Sieben Wertemilieus als Ausgangspunkt der Analyse
Grundlage für die Analyse stellen sieben Wertemilieus dar, die als empirisches Instrument zur Beschreibung der gesellschaftlichen Wertepluralität dienen und Grundzüge unterschiedlicher Werthaltungen, die in unserer Gesellschaft vertreten werden, verdichtet wiedergeben. Diese wurden bereits in einer vorhergehenden Studie entwickelt und erprobt. Folgende Wertemilieus wurden anhand repräsentativer Daten ermittelt: 1. Kreative Idealist:innen, 2. bescheidene Humanist:innen, 3. Individualistische Materialist:innen, 4. unbeschwerte Beziehungsmenschen, 5. sicherheitsorientierte Konservative, 6. leistungsorientierte Macher:innen und 7. unkonventionelle Selbstverwirklicher:innen. Sie sind in Deutschland etwa gleich stark und quer durch die Gesellschaft in allen Alters-, Bildungs- und Einkommensschichten vertreten. Allerdings lassen sich die Wertemilieus durch soziodemografische Charakteristika näher beschreiben.
Bertelsmann Stiftung
Zusätzlich zu den Unterschieden zwischen den Wertemilieus haben wir in der Studie geprüft, inwieweit sich die Einstellungen auch hinsichtlich Einkommen, Bildungsgrad, Alter, Ost- und Westdeutschland sowie nach Parteineigung unterscheiden. Diese Befunde sind in der Studie ebenfalls ausgewiesen, fallen in der Regel aber weniger deutlich aus als die Unterschiede hinsichtlich der Werthaltungen.Die Veränderungsbereitschaft für mehr Klimaschutz ist groß
Insgesamt ist mit 72 Prozent die Mehrheit der Befragten der Meinung, dass wir für die Bewältigung des Klimawandels tiefgreifende gesellschaftliche und soziale Veränderungen brauchen; diese Ansicht zieht sich durch die meisten Wertemilieus.
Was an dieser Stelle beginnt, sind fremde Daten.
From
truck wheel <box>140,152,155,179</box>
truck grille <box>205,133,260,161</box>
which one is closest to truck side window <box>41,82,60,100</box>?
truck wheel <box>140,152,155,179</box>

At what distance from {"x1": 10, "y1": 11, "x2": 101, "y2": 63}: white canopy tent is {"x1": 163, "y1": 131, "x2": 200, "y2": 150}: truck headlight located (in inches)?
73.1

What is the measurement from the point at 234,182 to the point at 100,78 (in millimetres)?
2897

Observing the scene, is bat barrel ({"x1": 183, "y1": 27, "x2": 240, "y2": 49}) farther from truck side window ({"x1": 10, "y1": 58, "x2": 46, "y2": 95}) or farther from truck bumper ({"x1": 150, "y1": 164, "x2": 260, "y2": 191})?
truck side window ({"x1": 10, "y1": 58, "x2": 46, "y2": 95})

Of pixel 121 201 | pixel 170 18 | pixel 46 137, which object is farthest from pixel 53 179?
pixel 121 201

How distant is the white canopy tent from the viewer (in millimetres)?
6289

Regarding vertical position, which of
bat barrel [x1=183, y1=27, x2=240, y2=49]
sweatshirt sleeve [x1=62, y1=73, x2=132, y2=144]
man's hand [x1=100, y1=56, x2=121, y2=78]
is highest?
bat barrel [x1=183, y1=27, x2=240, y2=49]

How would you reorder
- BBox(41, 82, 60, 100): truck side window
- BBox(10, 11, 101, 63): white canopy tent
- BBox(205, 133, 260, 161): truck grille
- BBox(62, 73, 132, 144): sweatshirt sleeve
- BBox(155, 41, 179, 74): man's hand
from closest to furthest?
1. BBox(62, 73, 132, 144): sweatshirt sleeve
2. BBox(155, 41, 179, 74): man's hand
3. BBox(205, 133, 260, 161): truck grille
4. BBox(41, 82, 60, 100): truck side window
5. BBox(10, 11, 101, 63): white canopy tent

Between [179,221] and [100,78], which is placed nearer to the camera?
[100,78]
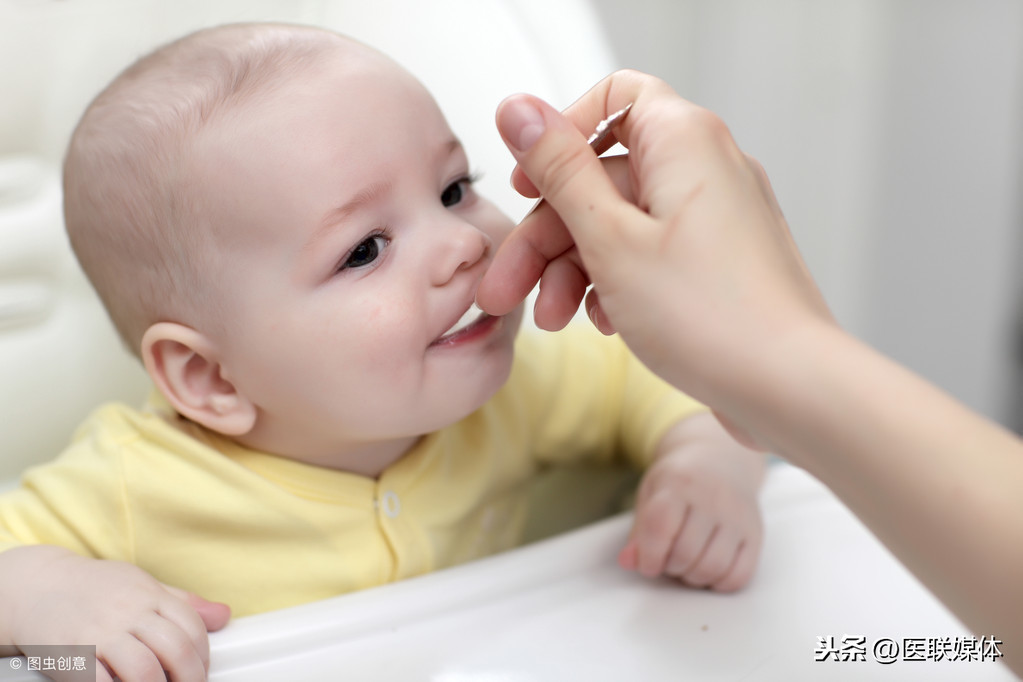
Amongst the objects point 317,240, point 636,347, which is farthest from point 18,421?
point 636,347

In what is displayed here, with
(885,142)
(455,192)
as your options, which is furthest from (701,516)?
(885,142)

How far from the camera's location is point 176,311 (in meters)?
0.61

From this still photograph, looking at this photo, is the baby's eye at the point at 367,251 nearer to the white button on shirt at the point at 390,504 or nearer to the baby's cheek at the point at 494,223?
the baby's cheek at the point at 494,223

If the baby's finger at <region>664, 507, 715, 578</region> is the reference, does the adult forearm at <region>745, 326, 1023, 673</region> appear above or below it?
above

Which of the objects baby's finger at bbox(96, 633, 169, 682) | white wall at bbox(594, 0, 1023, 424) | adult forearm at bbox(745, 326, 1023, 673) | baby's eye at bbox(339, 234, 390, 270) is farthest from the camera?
white wall at bbox(594, 0, 1023, 424)

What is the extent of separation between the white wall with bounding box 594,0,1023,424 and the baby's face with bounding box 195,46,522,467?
3.06ft

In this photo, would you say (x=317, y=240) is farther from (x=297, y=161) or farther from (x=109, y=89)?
(x=109, y=89)

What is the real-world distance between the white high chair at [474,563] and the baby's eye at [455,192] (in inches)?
6.6

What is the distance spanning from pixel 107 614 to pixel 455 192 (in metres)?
0.34

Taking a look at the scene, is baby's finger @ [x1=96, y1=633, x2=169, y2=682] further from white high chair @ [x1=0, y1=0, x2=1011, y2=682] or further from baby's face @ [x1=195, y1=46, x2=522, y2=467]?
baby's face @ [x1=195, y1=46, x2=522, y2=467]

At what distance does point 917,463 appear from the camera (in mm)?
362

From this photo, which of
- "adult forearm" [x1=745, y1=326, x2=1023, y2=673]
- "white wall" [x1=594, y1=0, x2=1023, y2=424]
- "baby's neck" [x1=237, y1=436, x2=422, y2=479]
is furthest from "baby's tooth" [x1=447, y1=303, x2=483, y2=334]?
"white wall" [x1=594, y1=0, x2=1023, y2=424]

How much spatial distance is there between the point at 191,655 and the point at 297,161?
0.28m

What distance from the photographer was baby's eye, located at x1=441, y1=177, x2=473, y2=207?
2.11 ft
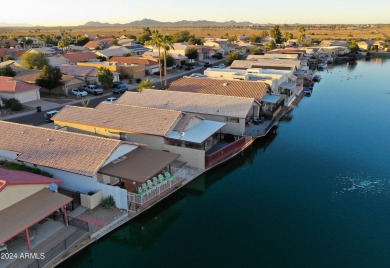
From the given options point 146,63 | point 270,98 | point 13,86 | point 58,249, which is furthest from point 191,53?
point 58,249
Bei den Maßnahmen gehen die Meinungen stärker auseinander. Während die einen – vor allem die Leistungsorientierten mit einem Anteil von 43 Prozent – stärker auf den technologischen Fortschritt setzen, gehen die anderen davon aus, dass wirksamer Klimaschutz nicht ohne spürbare Veränderungen in unserem Alltagsverhalten machbar ist. Unter Materialist:innen ist jedoch nur eine Minderheit (43 Prozent) veränderungsbereit; in diesem Milieu geht mit 39 Prozent ein großer Anteil davon aus, dass der Klimawandel ein natürliches Phänomen ist und die Natur sich selbst regeneriert.Bertelsmann Stiftung
Zusammenleben in Vielfalt: Grenzen der Offenheit
Die vertretbare kulturelle und religiöse Vielfalt in der Gesellschaft fassen vor allem Idealist:innen (63 Prozent) und Humanist:innen (64 Prozent) weit und sehen den notwendigen Rahmen durch das Grundgesetz definiert. Leistungsorientierte (55 Prozent) plädieren eher für eine engere Grenzsetzung, die sich an westeuropäischen Standards orientiert. Wiederum sind es die Materialist:innen, die am deutlichsten abweichen: Unter ihnen halten insgesamt 80 Prozent entweder nur eine „vertraute“ Vielfalt im westeuropäischen Rahmen für hinnehmbar oder erwarten sogar eine Anpassung an eine „deutsche Leitkultur“. Vielfalt als solche wird insgesamt nur von einer sehr kleinen Minderheit der Befragten abgelehnt (2 Prozent). Wenn es um das Kopftuch geht, wird jedoch eine Polarisierung quer durch alle Wertemilieus sichtbar.